## Teks yang disediakan
Jakarta (ANTARA) - Kebijakan relaksasi pajak yang baru dikeluarkan oleh pemerintah melalui Kementerian Keuangan dinilai berpotensi untuk melesatkan permintaan terhadap penjualan apartemen kelas atas dan mewah yang tercakup dalam relaksasi pajak tersebut.

"Relaksasi pajak barang mewah akan membuat permintaan apartemen kelas atas meningkat," kata Senior Associate Director Colliers International Indonesia, Ferry Salanto dalam paparan properti di Jakarta, Rabu.

Sebagaimana diketahui, dua peraturan menteri keuangan yang baru saja dikeluarkan berpengaruh terhadap persyaratan dan tingkat pajak barang mewah dan barang super mewah, termasuk untuk apartemen mewah.

Namun, ujar dia, aturan tersebut (yaitu Peraturan Menteri Keuangan/PMK 86/2019 dan PMK 92/2019) dinilai signifikansinya hanya kepada apartemen yang dalam rentang tingkat harga antara Rp10 miliar hingga Rp30 miliar.

[Data tentang penempatan spasial]

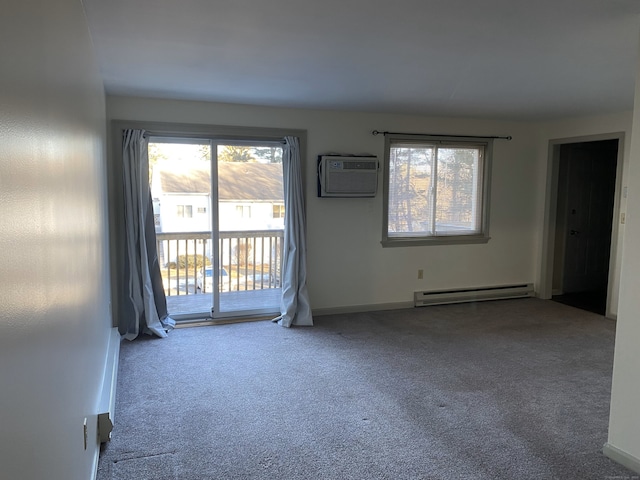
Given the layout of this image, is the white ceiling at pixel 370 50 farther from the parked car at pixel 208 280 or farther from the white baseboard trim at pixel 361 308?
the white baseboard trim at pixel 361 308

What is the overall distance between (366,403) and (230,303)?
2.42m

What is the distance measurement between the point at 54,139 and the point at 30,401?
78 centimetres

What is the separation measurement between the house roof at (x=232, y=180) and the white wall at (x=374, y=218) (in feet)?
1.31

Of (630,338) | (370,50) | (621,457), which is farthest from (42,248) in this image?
(621,457)

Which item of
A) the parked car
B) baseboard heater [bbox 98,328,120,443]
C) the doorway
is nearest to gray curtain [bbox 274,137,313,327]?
the parked car

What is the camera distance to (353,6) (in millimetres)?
2172

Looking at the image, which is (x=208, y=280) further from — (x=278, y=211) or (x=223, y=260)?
(x=278, y=211)

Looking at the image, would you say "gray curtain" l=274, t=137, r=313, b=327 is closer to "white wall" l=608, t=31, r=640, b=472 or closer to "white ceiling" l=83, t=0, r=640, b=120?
"white ceiling" l=83, t=0, r=640, b=120

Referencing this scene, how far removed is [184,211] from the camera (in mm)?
4895

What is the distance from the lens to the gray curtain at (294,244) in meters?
4.93

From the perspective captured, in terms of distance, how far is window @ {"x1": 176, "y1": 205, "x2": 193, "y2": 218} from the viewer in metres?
4.87

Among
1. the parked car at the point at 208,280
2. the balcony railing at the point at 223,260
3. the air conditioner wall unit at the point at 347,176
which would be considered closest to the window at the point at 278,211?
the balcony railing at the point at 223,260

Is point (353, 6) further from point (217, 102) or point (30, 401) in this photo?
point (217, 102)

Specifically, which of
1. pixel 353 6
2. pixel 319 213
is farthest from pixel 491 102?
pixel 353 6
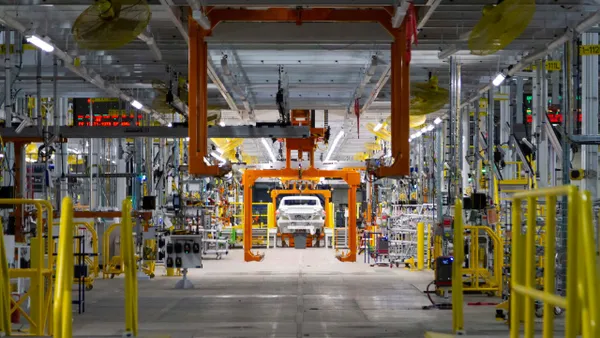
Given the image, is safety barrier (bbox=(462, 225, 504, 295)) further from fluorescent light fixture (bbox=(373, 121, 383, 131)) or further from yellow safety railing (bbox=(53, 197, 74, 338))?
yellow safety railing (bbox=(53, 197, 74, 338))

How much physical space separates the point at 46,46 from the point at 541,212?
343 inches

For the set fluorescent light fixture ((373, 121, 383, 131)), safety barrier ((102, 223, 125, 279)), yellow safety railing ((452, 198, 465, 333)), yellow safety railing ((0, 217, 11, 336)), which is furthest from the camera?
fluorescent light fixture ((373, 121, 383, 131))

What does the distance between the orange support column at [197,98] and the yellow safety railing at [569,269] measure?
8.48m

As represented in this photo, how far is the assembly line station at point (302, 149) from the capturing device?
31.1ft

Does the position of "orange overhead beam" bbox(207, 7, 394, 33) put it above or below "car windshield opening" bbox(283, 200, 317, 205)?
above

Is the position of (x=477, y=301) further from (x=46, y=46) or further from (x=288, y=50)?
(x=46, y=46)

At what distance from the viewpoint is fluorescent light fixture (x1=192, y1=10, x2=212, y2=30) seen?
1239 cm

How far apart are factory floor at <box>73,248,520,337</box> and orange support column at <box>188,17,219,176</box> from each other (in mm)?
2491

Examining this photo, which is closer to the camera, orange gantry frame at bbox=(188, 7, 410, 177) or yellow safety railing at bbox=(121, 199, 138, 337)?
yellow safety railing at bbox=(121, 199, 138, 337)

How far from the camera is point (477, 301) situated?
15227 mm

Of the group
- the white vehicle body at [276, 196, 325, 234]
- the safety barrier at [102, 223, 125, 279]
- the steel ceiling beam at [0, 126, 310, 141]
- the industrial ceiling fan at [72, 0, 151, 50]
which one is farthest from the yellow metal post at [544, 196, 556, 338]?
the white vehicle body at [276, 196, 325, 234]

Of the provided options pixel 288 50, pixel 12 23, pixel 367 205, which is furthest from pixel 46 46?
pixel 367 205

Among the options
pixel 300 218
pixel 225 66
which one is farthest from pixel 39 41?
pixel 300 218

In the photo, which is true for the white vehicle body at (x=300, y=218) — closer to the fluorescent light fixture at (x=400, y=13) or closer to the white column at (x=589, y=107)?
the white column at (x=589, y=107)
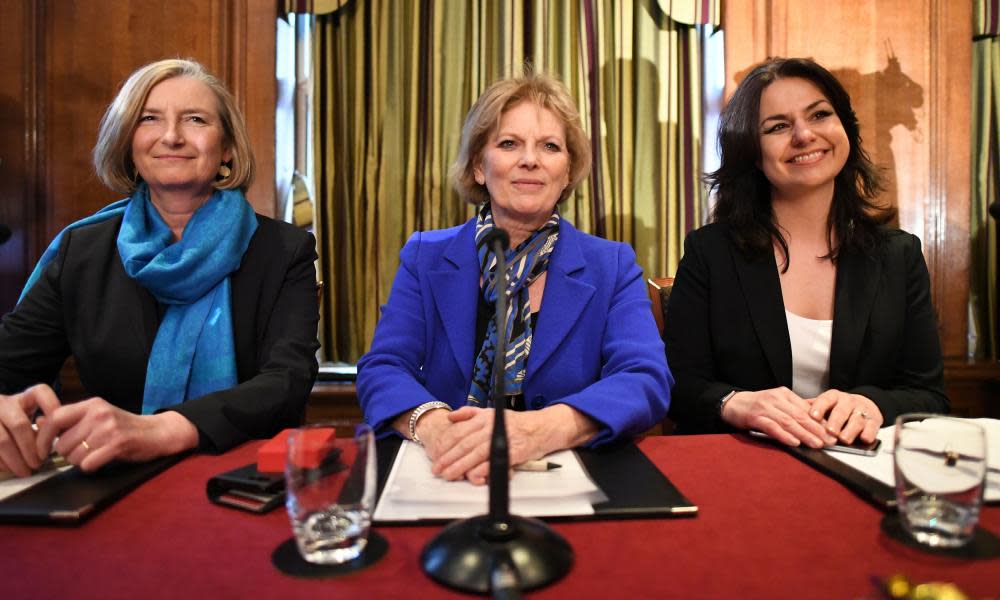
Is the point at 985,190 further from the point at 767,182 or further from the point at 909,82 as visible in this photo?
the point at 767,182

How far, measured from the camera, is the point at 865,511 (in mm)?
876

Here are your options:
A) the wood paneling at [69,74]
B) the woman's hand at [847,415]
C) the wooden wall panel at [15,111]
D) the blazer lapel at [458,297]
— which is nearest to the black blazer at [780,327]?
the woman's hand at [847,415]

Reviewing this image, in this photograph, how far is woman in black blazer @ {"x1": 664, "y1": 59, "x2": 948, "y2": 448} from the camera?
5.53 ft

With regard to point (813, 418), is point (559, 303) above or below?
above

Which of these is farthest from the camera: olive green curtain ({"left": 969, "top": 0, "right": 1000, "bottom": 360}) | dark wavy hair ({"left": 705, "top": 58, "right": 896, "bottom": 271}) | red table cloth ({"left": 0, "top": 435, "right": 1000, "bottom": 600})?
olive green curtain ({"left": 969, "top": 0, "right": 1000, "bottom": 360})

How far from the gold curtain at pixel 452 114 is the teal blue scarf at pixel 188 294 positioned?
116cm

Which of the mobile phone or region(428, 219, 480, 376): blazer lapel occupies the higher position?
region(428, 219, 480, 376): blazer lapel

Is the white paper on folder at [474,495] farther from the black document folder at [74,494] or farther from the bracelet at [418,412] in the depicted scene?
the black document folder at [74,494]

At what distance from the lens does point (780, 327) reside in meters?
1.71

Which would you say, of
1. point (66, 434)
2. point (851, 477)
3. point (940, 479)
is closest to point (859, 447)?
point (851, 477)

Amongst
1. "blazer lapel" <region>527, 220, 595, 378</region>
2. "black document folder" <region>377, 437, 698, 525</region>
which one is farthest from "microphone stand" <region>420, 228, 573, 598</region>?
"blazer lapel" <region>527, 220, 595, 378</region>

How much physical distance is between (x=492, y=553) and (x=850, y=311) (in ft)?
4.42

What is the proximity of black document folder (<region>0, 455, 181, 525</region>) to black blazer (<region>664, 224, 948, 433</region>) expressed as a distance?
116 centimetres

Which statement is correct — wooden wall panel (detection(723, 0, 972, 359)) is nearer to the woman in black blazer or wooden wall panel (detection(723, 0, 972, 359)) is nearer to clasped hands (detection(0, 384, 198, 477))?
the woman in black blazer
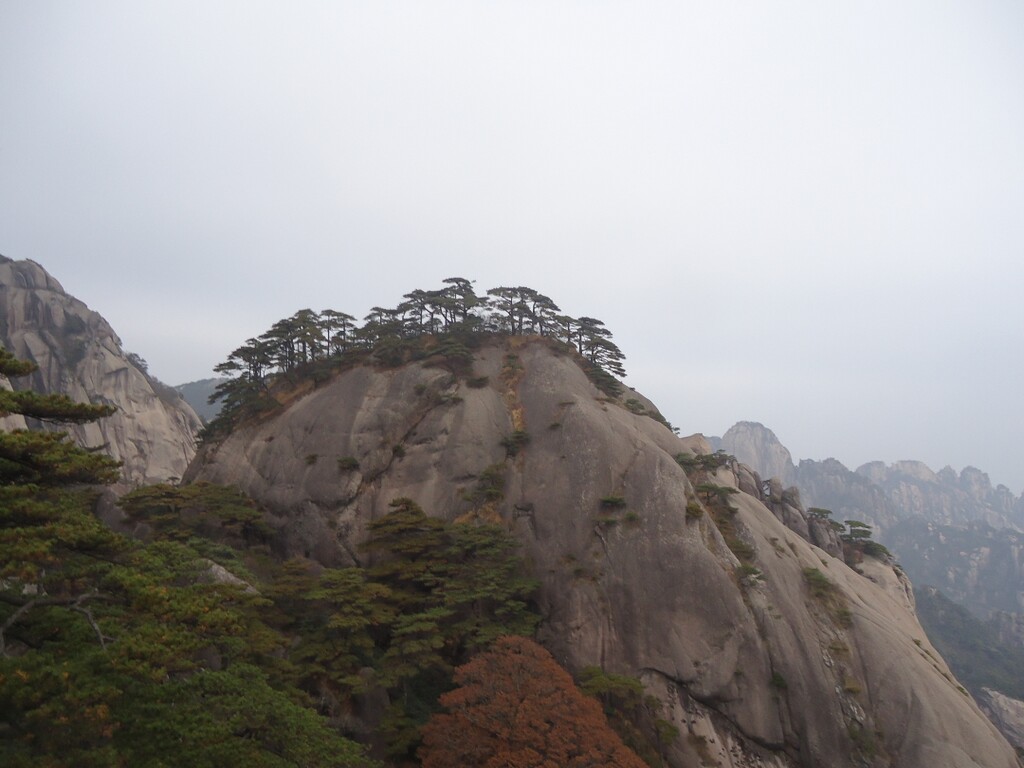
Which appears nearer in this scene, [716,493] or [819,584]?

## Soal latihan
Salin kembali tanpa perubahan seluruh bagian artikel tentang relaksasi pajak di atas, mulai dari "Sebagaimana diketahui, dua" terus ke bawah sampai "hingga Rp30 miliar.".

## Jawaban soal ini
Sebagaimana diketahui, dua peraturan menteri keuangan yang baru saja dikeluarkan berpengaruh terhadap persyaratan dan tingkat pajak barang mewah dan barang super mewah, termasuk untuk apartemen mewah.

Namun, ujar dia, aturan tersebut (yaitu Peraturan Menteri Keuangan/PMK 86/2019 dan PMK 92/2019) dinilai signifikansinya hanya kepada apartemen yang dalam rentang tingkat harga antara Rp10 miliar hingga Rp30 miliar.